NEW HAVEN — Despite persistent federal and state government efforts to tax tobacco use out " existence, the number of smokers in the U. "/. has "http://www.moral/buyonline//#"> stable in recent years, rather than declining. The reason? "http://sbcselpa.org/media//_online_no_prescriptiononline .
So says the Yale School of Public Health, where recent research suggests that individuals’ genetics play an important role in whether they respond to tobacco-control policies. The study appears online in the journal PLOS ONE.
Smoking dropped sharply after the Surgeon General’s landmark report on the dangers of tobacco was published in 1964, but rates have plateaued during the past two decades despite increasingly strong-armed government tactics to pressure citizens to quit.
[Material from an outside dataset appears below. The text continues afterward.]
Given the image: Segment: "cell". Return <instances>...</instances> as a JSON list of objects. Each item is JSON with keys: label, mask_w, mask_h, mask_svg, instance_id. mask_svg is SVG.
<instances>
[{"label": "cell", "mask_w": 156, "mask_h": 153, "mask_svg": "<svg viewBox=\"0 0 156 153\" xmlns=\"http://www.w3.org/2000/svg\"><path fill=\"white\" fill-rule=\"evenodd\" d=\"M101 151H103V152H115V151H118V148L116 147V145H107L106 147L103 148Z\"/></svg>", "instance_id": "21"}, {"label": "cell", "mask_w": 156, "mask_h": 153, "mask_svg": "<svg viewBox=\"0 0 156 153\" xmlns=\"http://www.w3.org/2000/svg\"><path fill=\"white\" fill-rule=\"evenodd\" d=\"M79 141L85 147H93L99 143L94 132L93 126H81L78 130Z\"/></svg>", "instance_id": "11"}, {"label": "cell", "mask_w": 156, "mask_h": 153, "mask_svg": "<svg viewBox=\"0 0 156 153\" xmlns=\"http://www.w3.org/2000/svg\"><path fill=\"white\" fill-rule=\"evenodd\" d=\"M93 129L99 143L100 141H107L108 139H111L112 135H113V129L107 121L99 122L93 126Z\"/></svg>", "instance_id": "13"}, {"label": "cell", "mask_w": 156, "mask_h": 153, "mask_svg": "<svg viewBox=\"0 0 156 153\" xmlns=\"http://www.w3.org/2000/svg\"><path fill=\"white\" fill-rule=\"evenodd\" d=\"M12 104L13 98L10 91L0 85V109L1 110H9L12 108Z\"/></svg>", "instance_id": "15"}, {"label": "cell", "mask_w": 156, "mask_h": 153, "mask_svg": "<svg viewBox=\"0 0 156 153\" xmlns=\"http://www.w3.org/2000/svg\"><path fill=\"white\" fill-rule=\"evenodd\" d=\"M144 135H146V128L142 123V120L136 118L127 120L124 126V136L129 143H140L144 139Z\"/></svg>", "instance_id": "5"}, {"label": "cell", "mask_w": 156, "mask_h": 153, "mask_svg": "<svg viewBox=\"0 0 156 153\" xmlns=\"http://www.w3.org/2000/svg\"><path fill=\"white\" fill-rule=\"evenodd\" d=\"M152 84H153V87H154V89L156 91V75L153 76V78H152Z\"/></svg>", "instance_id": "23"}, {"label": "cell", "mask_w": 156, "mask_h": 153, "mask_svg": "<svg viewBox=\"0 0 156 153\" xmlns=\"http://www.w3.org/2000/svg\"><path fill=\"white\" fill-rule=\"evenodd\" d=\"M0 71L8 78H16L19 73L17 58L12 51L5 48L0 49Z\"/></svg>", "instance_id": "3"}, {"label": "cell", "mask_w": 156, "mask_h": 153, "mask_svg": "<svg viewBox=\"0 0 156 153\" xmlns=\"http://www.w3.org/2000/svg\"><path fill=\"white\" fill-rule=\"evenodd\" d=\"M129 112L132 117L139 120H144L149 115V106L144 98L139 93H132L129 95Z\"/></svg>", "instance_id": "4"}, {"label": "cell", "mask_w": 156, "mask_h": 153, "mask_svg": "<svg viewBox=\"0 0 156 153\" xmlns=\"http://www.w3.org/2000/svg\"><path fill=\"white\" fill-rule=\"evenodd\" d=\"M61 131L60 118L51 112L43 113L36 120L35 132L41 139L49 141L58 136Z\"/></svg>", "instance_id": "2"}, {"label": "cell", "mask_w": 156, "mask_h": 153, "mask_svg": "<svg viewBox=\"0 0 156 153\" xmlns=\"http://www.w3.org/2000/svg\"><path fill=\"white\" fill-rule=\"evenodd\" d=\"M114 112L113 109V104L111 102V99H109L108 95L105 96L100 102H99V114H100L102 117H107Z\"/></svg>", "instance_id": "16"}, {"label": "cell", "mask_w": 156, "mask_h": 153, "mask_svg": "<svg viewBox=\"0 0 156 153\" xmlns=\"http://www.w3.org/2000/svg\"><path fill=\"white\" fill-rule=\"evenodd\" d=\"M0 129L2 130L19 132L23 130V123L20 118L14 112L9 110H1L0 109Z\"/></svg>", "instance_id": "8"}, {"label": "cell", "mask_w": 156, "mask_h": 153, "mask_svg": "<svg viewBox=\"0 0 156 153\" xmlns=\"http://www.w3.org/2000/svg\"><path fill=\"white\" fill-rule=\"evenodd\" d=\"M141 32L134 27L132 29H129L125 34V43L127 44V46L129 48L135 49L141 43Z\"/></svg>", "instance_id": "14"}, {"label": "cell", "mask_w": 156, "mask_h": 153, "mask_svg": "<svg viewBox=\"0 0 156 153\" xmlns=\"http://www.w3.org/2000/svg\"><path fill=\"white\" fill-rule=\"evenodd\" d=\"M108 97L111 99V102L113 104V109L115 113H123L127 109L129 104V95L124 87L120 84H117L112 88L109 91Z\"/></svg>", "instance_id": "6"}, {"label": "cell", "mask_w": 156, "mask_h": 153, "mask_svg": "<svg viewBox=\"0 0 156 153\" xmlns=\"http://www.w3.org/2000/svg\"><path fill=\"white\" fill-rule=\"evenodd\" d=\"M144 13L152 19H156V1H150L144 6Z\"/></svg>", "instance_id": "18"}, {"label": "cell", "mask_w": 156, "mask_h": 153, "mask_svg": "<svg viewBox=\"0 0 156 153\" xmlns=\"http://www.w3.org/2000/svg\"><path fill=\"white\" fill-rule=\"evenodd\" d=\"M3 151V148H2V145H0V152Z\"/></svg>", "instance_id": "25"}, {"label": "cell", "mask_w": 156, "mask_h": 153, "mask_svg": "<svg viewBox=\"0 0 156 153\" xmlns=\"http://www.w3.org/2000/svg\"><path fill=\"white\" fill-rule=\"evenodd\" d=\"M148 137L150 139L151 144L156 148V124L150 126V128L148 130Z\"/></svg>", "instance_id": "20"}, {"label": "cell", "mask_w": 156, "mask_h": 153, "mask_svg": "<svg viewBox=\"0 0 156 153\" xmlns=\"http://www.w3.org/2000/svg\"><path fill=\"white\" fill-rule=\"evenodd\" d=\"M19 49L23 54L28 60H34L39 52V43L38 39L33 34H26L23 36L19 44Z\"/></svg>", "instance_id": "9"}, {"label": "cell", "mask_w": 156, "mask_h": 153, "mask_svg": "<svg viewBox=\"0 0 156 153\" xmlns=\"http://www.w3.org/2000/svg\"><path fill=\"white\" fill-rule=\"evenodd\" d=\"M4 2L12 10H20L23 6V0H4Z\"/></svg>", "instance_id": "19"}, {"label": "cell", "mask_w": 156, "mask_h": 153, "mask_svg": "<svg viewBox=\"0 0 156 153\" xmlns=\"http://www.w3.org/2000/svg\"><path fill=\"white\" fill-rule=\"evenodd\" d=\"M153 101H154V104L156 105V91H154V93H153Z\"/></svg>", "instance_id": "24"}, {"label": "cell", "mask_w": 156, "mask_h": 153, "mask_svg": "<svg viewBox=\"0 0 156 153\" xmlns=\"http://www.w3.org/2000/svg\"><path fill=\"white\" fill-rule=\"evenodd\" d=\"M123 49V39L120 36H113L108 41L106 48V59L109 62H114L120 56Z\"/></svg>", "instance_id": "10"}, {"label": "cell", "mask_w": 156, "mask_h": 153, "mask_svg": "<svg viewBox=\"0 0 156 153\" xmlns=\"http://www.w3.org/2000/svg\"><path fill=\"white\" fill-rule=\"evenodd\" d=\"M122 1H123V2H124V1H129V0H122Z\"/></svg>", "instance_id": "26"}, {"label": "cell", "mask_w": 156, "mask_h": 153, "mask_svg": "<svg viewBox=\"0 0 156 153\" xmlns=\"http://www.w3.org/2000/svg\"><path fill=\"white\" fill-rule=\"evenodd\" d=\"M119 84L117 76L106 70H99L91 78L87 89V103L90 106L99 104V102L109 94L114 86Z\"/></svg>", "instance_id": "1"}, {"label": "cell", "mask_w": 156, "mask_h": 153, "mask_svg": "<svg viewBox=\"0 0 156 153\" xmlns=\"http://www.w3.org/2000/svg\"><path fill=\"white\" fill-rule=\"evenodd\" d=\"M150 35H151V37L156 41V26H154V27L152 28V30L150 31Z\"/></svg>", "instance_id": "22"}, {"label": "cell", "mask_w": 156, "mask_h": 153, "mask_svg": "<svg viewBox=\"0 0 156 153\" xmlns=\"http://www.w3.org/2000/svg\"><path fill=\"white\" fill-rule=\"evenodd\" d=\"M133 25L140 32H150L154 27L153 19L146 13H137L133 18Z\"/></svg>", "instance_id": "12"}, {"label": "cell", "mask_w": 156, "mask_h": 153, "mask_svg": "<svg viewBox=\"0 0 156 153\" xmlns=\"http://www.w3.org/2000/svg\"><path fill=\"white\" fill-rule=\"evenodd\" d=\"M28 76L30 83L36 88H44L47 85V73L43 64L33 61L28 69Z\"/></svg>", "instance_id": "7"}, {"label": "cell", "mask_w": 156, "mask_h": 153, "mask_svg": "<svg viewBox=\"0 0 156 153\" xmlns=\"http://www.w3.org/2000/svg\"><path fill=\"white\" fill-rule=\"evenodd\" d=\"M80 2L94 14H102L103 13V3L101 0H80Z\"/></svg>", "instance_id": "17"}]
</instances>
The study found biological evidence that may help explain why some people respond to anti-smoking inducements, such as higher taxes and the expansion of clean-air laws, and why others do not.
“We found that for people who are genetically predisposed to tobacco addiction, higher cigarette taxes were not enough to dissuade them from smoking,” said lead researcher Jason M. Fletcher, associate professor in the Department of Health Policy & Management at the Yale School of Public Health.
Tobacco use remains a leading cause of preventable death in the U.S., responsible for more than 400,000 deaths each year, according to the study. Tobacco taxation, meanwhile, has been credited with helping to reduce use by more than 50 percent since the Surgeon General’s report.